The output should be all entries, each matching the original exactly.

(Listed records Opens)

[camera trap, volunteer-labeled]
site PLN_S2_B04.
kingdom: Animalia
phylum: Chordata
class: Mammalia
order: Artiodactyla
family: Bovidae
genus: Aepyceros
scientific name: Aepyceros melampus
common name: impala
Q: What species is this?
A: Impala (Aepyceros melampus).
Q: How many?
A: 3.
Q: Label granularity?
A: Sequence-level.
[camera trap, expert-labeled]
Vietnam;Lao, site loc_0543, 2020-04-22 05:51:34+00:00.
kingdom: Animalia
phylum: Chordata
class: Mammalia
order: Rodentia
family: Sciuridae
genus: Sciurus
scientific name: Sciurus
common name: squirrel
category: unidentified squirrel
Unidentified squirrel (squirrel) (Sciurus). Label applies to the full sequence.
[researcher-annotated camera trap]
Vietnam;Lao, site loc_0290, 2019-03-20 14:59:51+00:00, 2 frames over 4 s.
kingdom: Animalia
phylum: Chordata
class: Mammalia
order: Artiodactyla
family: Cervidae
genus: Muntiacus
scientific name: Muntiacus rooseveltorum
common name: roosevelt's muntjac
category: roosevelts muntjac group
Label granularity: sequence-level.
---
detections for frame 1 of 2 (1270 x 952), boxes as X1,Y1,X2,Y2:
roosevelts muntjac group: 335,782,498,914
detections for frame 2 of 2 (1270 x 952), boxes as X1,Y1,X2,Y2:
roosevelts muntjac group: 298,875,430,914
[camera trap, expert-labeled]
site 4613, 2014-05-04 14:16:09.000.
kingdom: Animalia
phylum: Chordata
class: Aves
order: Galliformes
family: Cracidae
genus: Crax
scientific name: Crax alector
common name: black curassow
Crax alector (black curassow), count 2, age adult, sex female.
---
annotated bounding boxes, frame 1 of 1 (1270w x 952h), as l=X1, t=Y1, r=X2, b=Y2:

(Listed records Closes)

Exercise output ::
[camera trap, volunteer-labeled]
site PLN_S2_B04.
kingdom: Animalia
phylum: Chordata
class: Mammalia
order: Artiodactyla
family: Bovidae
genus: Aepyceros
scientific name: Aepyceros melampus
common name: impala
Q: What species is this?
A: Impala (Aepyceros melampus).
Q: How many?
A: 3.
Q: Label granularity?
A: Sequence-level.
[camera trap, expert-labeled]
Vietnam;Lao, site loc_0543, 2020-04-22 05:51:34+00:00.
kingdom: Animalia
phylum: Chordata
class: Mammalia
order: Rodentia
family: Sciuridae
genus: Sciurus
scientific name: Sciurus
common name: squirrel
category: unidentified squirrel
Unidentified squirrel (squirrel) (Sciurus). Label applies to the full sequence.
[researcher-annotated camera trap]
Vietnam;Lao, site loc_0290, 2019-03-20 14:59:51+00:00, 2 frames over 4 s.
kingdom: Animalia
phylum: Chordata
class: Mammalia
order: Artiodactyla
family: Cervidae
genus: Muntiacus
scientific name: Muntiacus rooseveltorum
common name: roosevelt's muntjac
category: roosevelts muntjac group
Label granularity: sequence-level.
---
detections for frame 1 of 2 (1270 x 952), boxes as X1,Y1,X2,Y2:
roosevelts muntjac group: 335,782,498,914
detections for frame 2 of 2 (1270 x 952), boxes as X1,Y1,X2,Y2:
roosevelts muntjac group: 298,875,430,914
[camera trap, expert-labeled]
site 4613, 2014-05-04 14:16:09.000.
kingdom: Animalia
phylum: Chordata
class: Aves
order: Galliformes
family: Cracidae
genus: Crax
scientific name: Crax alector
common name: black curassow
Crax alector (black curassow), count 2, age adult, sex female.
---
annotated bounding boxes, frame 1 of 1 (1270w x 952h), as l=X1, t=Y1, r=X2, b=Y2:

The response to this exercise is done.